The evaluated DCNN is the first step of fully automated meniscus assessment, which is a clinically important task, since meniscus tears are frequently treated with arthroscopic knee surgery [7]. While the DCNN’s performance for meniscus tear detection was close to humans, correct determination of the exact tear location is still under development. The software version, which was subject to this study, provides besides probabilities for medial and lateral meniscus tears additional heatmaps, pinpointing the exact tear location on a two-dimensional axial image by assigning each pixel a color-coded probability. However, this feature is still under development and was therefore not specifically evaluated in our study. It would also be desirable, if future developments were able to exactly characterize tear morphology and localization in terms of a periphery or center of the meniscus, which is important for determination of the adequate treatment in terms of conservative versus surgical treatment or to determine between partial meniscectomy and suture.

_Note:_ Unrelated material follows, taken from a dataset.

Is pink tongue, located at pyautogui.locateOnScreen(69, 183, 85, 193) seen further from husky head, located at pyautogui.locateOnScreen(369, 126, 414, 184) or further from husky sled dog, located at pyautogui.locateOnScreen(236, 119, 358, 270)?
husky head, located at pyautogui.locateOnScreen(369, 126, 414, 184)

Our study has limitations. First, the deep learning-based DCNN was only tested on knee MRI performed at our institution. Therefore, the results of this study apply to knee examinations using our standard knee protocol and MR scanner. However, the DCNN was not fitted to our knee MR examinations but was trained on more than 18,500 knee MRI from a variety of institutions and therefore including various MR protocols and MR scanners from all major vendors and different field strengths. Therefore, we assume that the performance of the DCNN will be similar for evaluation of knee MRI of other institutions. Second, the indication for arthroscopic knee surgery was influenced by the MRI and the visibility of a meniscus tear to some degree. Still, knee arthroscopy was also performed for several other intraarticular reasons, like ligament, cartilage, or synovial abnormalities. Therefore, the study population has a relevant number of intact medial and lateral menisci; however, verification bias may be present [41].

In conclusion, DCNN-based meniscus tear detection can be performed in a fully automated manner with a similar specificity but lower sensitivity in comparison with musculoskeletal radiologists.